第7話 私から、注意しておきます

 昼過ぎ。私の出番がありました。

「よろしいですか皆さん。嫌な事や悲しい事があっても、仏様が見ていらっしゃるのです。ちゃんとお母さんお父さんの言いつけを守って、お友達に親切にしていれば、必ず仏様が助けてくださるのですよ」

 週に一度の『園長先生のお話』です。私は僧侶でありますので、これは子供向けの法話という事になりましょうか。

 今日は年中のたんぽぽ組が相手です。さすがに五歳児だと十数分の話を聞くにも、集中力に個人差があります。真剣に私を見ている子もいれば、熱心に手遊びしている子もいました。集中力切れするのは早生まれの子が多い気がします。

「こらー。海斗(かいと)くーん!」

 低くて太い女性の声。篠田しのだ先生です。

「ちゃんと園長先生のお話聞かなきゃダメでしょー」

 海斗君は背中に電流が走ったように姿勢を正しました。それを見た篠田先生は満足そうに「よろしい」と頷いています。

「さあ。みんなも、しっかり園長先生のお話を聞きましょうね!」

 通る声で園児たちをまとめるのは篠田しのだ沙紀さき先生。

 ゆうひ幼稚園に勤めて十四年になるベテラン教諭です。父が園長をしている時分から勤めてくださっていますので、幼稚園の事に関しては私よりも経験があります。今では他の先生の指導役もお任せし、大変頼りになる先生でございます。

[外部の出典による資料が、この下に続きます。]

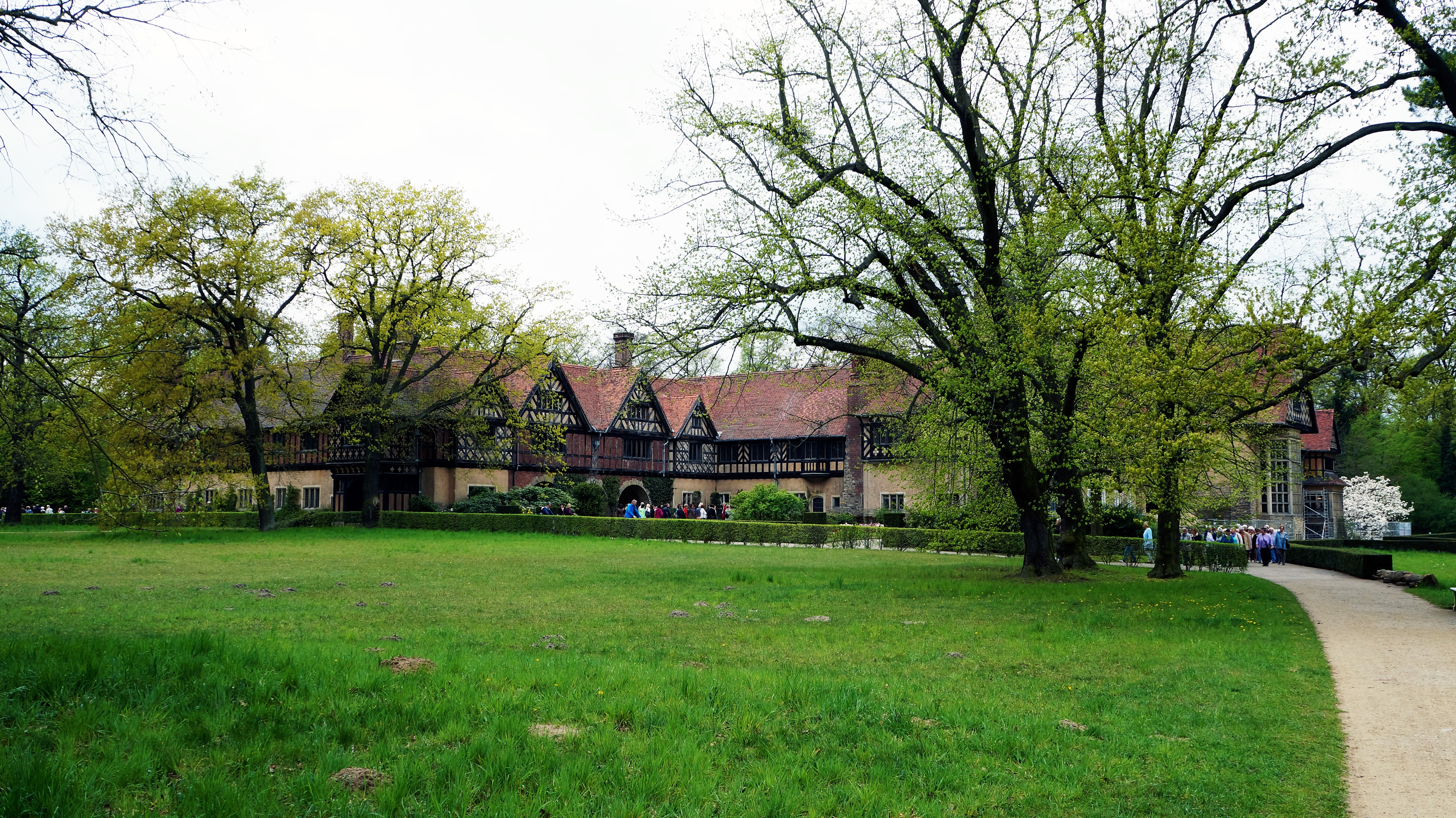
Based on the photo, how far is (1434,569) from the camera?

 長い髪をアップにして額を出し、ツンと高い鼻が彼女の自信を表しているようです。優しく明るく時に厳しい先生で、どんなやんちゃ坊主でも素直にいう事を聞くのです。

 法話を終え、私は子供たちと挨拶を交わして教室を出ました。

「園長先生。少し、よろしいですか」

 篠田先生です。彼女は後輩の先生を二人連れてやってきました。

 威圧的に腕組みして近付いてくる篠田先生たち。私が「どうかしましたか?」と尋ねると、「どうもこうもありませんよ」と通る声で返しました。

「園長先生。さっき海斗君が話を聞いていないの、ご存知でしたよね。甘やかさずに、園児にはきちんと注意してください」

「は、はぁ……。申し訳ありません」

 私は頭を掻いて頭を下げます。篠田先生は苛立たしげに鼻を鳴らしました。

 篠田先生は経験の浅い私を教育者として頼りなく思っているのでしょう。そして彼女には人を叱責して悦に浸る節がございます。

「そろそろ園長先生らしくしっかりしてください。示しがつきませんよ」

 すみません……、と答えると、後輩の先生方が羨望の目を篠田先生に向けていました。

 ベテランの篠田先生は先生方の中心人物でもあります。いわゆるお局様です。

「もう一つよろしいですか、園長先生」

 なんでしょう、と私は引き気味に聞き返しました。すると篠田先生は切れ長の目を吊り上げ、私に詰め寄ります。

「千夏先生です。何なんですか、あの子」

 その名前が出ると、取り巻きの先生方も邪険な顔で頷きます。

「物覚えも悪いし、画用紙切るのガタガタだし、アニメみたいな声でキャンキャンうるさいし、保護者からも評判悪いです。こっちに教育しろって言われても、どうしろって言うんです!」

「ま、待ってください。千夏先生も、まだ一年目で大変なんですよ」

「ったく……マトモなのを採用してくださいよ」

 これが篠田先生の悪い所です。彼女に目を付けられて退職せざるを得なかった若手先生も何人かいた、と耳にしております。

「しかもあの子、桐村先生にベタベタして……。公私混同してませんか!」

「いや、ベタベタって……二人は担任と副担任のペアですし、桐村先生には新人教育役も兼ねてもらっています。話す機会が多いのは致し方ない事でございましょう」

「はあ? どこ見て言ってるんですか園長先生。あの女、わざと桐村先生にカラダ当ててるんですよ。工作の時だって肩くっつけてるんです。みんながいる所で、これみよがしに」

 千夏先生の若さを妬んでいるのか、桐村先生との仲を嫉んでいるのかは分かりません。しかし篠田先生が千夏先生を目の敵にしているのは明らかです。

 私は苦々しく笑って頷くしかありませんでした。